I have searched to see if there are any documented limits to the number of blobs a storage account can have.
We are investigating the possibility of using an Azure storage account to store a large quantity (and volume) of documents. These documents are a mix of things like PDF documents, photographs, video clips and audio clips.
Our application (on mobile devices) can use a local database which the user can use to search and identify which document(s) they need to view. This can then be downloaded to the device and viewed/played.
We have tested this on a small scale (using only a few dozen documents), and it all works well. However, we now want to scale up the data storage side. We have approximately 130GB of documents, split over around 25000 separate documents.

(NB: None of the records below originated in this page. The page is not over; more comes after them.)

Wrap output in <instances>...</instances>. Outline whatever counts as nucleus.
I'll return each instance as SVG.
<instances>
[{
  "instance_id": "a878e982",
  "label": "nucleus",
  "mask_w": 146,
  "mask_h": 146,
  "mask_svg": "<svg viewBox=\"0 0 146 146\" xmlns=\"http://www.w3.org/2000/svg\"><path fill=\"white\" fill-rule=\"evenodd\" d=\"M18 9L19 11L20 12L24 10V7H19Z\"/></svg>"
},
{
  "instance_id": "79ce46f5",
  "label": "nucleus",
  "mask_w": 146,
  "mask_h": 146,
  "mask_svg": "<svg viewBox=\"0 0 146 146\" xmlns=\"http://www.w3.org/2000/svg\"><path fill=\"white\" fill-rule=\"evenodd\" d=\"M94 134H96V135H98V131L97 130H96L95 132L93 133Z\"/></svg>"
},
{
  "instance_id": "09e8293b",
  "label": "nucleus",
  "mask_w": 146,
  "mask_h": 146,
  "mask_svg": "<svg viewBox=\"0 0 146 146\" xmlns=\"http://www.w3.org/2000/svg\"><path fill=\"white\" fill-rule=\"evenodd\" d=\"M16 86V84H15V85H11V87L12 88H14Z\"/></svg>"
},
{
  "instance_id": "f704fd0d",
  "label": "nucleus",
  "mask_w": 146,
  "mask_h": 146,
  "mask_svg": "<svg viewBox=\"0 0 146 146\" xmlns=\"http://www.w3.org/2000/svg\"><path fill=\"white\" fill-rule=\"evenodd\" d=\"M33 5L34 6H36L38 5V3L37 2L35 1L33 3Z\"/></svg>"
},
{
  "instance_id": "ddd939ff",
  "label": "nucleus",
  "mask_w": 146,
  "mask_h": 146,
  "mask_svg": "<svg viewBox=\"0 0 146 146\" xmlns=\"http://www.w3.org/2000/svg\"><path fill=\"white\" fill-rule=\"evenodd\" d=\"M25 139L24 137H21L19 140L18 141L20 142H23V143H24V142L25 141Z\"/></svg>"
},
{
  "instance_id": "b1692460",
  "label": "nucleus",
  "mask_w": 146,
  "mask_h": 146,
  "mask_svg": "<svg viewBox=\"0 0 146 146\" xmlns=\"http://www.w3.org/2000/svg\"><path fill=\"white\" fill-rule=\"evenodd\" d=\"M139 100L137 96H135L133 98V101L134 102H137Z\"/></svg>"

Some documents are related (for example, part specification data, images, and installation/removal guides), so we have something like part code (six digits) and a document number (two digits). On our original system, we store these in a hierarchy using 10
top level folders 0...9 using the last digit of the part code, with each part code having it's own folder, containing all the documents. Thus, if we know a part code we can map to a document, like
Part code 001759, document 02 (How to adjust the one-shot PIT interval)
root/9/001759/00175911.itm
-- a generic extension is used, the database has metadata explaining how to interpret the data, in this case, as a PDF.
Obviously, we could simply upload the files "as is" to a single container, since none of the names clash.
However, are there limits and/or performance implications on doing this, should we implement our existing scheme, or is there a better mechanism for organising the files?
Of course, we don't know whether this would even work, or whether we are exceeding any storage limits.